= Steven Chamuleau =

Dutch cardiologist (born 1969)

Steven Anton Jozef Chamuleau (Amsterdam, October 28, 1969) is a cardiologist and professor at the University Medical Center Utrecht (UMCU) in the Netherlands, specializing in cardiac regenerative therapy, valvular disease and cardiac imaging.

== Biography ==
Before he attended medical school at the University of Amsterdam, Chamuleau started a study Econometrics and received a propaedeutics in Biology. He finished medical school in Amsterdam and subsequently received his PhD degree cum laude in 2001 on intracoronary derived physiological parameters for clinical decision making at the Academic Medical Center (AMC) in Amsterdam under supervision of prof. Jan Piek. After his PhD he started his residency at the AMC, where he also did his fellowship training in cardiology and cardiac imaging. After a year in Louisville in the lab of prof. Bolli, focusing on cardiac stem cell treatment, he became a staff cardiologist at the UMC Utrecht. In 2016 he was appointed a professor position at the UMCU.

**Record set:**

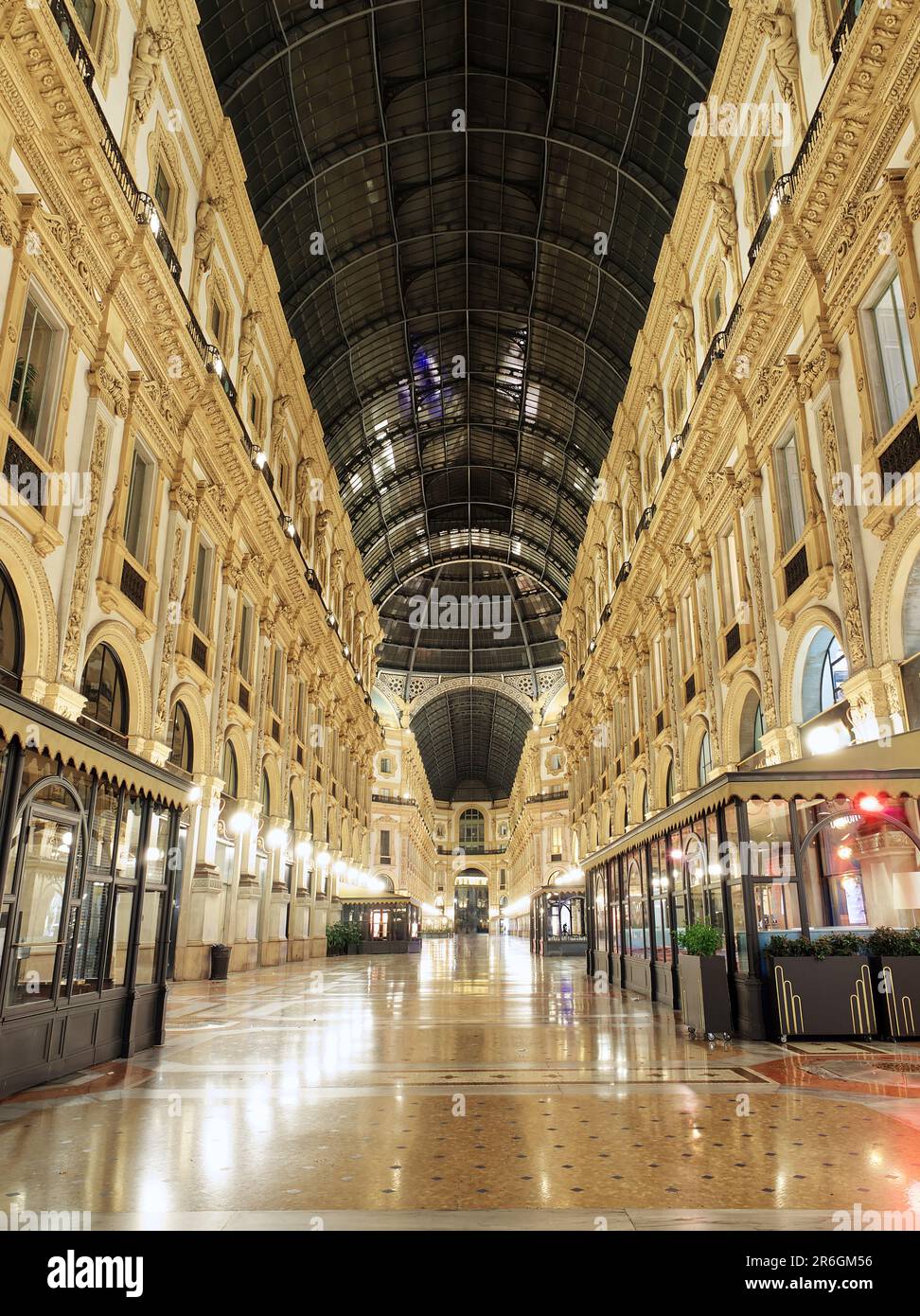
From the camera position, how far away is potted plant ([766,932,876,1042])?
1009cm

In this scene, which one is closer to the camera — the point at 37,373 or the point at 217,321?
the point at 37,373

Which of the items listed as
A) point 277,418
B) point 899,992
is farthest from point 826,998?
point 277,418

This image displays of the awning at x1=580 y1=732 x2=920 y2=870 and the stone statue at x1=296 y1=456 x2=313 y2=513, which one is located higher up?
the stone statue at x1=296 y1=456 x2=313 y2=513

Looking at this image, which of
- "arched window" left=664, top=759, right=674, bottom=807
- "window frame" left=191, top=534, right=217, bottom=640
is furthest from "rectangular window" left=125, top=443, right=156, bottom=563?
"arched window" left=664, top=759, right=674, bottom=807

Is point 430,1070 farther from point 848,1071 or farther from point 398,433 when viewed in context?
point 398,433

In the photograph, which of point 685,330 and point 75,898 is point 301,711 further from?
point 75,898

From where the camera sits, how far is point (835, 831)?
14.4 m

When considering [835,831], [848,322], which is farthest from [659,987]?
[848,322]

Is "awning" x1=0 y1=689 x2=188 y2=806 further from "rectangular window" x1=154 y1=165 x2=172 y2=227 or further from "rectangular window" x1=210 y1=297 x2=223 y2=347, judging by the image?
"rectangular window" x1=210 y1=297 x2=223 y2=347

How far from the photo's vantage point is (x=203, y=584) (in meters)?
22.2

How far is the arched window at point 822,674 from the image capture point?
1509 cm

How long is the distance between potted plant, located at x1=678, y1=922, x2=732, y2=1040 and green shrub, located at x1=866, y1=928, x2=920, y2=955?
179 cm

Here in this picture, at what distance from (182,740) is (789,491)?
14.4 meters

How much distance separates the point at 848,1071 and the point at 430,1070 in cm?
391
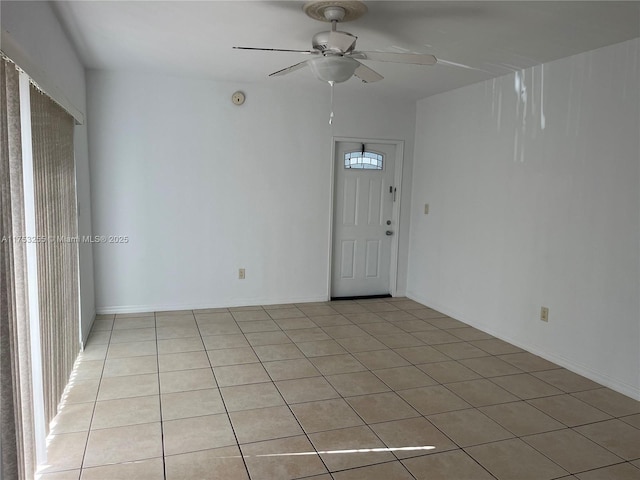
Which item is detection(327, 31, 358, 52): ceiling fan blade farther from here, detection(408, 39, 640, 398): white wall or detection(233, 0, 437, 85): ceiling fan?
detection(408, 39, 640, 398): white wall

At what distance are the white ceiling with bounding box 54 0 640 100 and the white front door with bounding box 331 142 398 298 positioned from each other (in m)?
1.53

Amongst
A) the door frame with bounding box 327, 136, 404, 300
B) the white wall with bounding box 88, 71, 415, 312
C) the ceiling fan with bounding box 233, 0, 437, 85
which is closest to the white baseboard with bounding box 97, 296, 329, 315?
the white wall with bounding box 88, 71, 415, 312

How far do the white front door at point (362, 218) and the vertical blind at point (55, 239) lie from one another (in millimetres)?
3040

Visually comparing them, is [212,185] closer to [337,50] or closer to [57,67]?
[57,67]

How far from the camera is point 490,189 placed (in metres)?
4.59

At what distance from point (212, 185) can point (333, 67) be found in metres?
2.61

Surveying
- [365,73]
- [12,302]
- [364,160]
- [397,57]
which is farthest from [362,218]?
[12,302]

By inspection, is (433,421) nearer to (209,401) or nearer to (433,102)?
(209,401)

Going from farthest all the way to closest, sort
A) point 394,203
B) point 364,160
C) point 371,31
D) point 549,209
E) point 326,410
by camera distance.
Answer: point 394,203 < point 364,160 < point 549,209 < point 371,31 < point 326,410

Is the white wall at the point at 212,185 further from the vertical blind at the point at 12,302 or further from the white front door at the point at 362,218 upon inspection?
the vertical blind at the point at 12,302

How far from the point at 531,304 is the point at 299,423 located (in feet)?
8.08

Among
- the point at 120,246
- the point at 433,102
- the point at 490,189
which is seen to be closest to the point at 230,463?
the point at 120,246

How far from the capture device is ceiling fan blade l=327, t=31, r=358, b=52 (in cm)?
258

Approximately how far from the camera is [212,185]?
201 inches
---
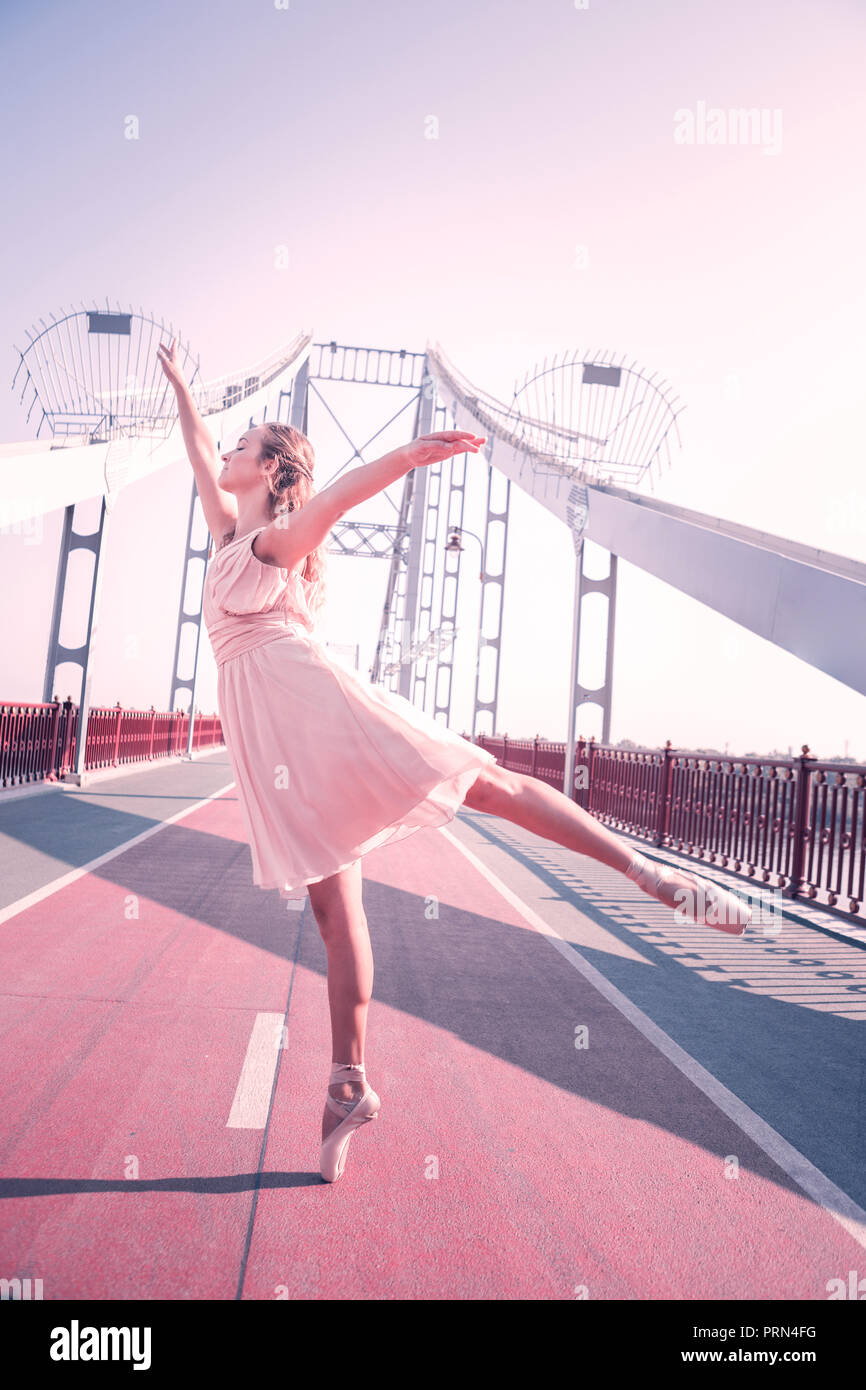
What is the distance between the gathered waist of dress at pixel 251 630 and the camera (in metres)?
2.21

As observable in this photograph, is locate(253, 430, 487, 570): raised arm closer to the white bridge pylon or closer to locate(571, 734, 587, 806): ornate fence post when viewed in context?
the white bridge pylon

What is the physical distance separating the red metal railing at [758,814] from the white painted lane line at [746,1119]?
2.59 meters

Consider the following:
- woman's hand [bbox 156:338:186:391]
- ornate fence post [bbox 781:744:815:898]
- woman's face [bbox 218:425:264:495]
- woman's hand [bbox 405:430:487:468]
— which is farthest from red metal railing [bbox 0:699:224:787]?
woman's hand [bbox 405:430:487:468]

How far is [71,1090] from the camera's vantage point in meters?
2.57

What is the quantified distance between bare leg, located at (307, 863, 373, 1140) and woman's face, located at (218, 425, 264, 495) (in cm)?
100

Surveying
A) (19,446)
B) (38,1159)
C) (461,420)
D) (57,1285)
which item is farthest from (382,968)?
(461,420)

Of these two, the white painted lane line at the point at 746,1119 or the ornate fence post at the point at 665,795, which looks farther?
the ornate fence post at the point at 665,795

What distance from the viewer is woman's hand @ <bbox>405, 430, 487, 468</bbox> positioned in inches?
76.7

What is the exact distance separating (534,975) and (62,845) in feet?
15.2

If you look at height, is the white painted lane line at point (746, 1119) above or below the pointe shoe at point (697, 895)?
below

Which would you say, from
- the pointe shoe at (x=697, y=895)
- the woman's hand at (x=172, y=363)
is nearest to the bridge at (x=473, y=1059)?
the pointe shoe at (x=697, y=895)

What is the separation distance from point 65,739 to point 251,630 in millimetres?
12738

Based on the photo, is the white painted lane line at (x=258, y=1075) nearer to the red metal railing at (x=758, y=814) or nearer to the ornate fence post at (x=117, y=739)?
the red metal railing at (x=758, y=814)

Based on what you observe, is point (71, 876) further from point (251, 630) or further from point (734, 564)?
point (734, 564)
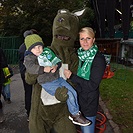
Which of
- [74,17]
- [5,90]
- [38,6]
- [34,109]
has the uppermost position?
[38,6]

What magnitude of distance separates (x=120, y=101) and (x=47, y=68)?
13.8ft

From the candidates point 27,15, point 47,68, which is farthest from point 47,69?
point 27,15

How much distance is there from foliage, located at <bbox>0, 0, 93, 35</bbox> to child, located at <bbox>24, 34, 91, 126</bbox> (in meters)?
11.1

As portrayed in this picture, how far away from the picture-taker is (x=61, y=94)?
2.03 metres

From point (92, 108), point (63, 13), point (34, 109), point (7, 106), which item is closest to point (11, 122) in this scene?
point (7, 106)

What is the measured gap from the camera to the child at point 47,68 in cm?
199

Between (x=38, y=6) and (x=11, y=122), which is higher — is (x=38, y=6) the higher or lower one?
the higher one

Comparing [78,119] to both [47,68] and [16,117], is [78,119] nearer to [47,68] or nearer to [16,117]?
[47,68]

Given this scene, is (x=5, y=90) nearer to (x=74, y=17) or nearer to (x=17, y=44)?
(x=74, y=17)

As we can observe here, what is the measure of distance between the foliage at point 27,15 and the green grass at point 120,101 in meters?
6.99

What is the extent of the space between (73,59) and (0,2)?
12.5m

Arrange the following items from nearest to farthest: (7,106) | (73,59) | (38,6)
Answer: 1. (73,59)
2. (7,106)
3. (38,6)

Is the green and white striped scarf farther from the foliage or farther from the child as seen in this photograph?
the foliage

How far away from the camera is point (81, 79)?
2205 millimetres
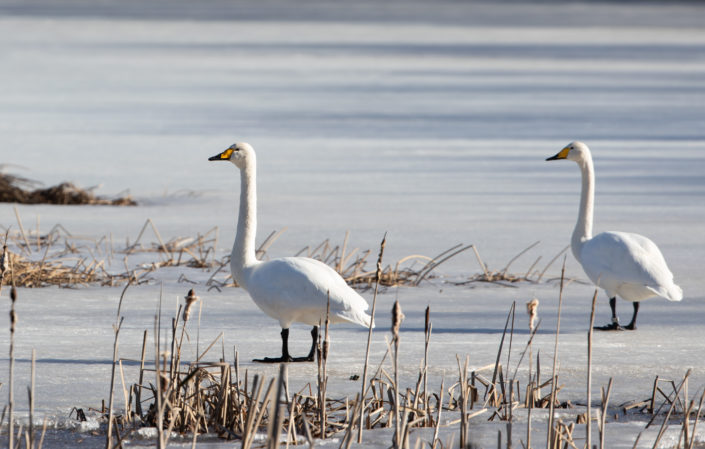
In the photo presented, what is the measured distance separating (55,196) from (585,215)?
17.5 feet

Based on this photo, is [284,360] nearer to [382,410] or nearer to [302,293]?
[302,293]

**Questions:**
[A] Copy the passage of the Steven Chamuleau biography above word for word, starting with "Dutch cardiologist (born" and going on through "disease and cardiac imaging.".
[B] Continue the Steven Chamuleau biography above, starting right after its final sentence.

**Exercise responses:**
[A]
Dutch cardiologist (born 1969)

Steven Anton Jozef Chamuleau (Amsterdam, October 28, 1969) is a cardiologist and professor at the University Medical Center Utrecht (UMCU) in the Netherlands, specializing in cardiac regenerative therapy, valvular disease and cardiac imaging.

[B]
== Publications ==
Chamuleau has published over 90 peer-reviewed papers and is an active member in the European Society of Cardiology and American Heart Association. He is a reviewer for many cardiac journals, such as Heart, Journal of Cellular and Molecular Medicine, International Journal of Cardiology and Catheterization and Cardiovascular Interventions. He is on the editorial board of ‘Frontiers in Heart Surgery’. He is a (co-)PI in several large international research consortia and clinical trials, primarily focused on stem cell treatment and valvular disease.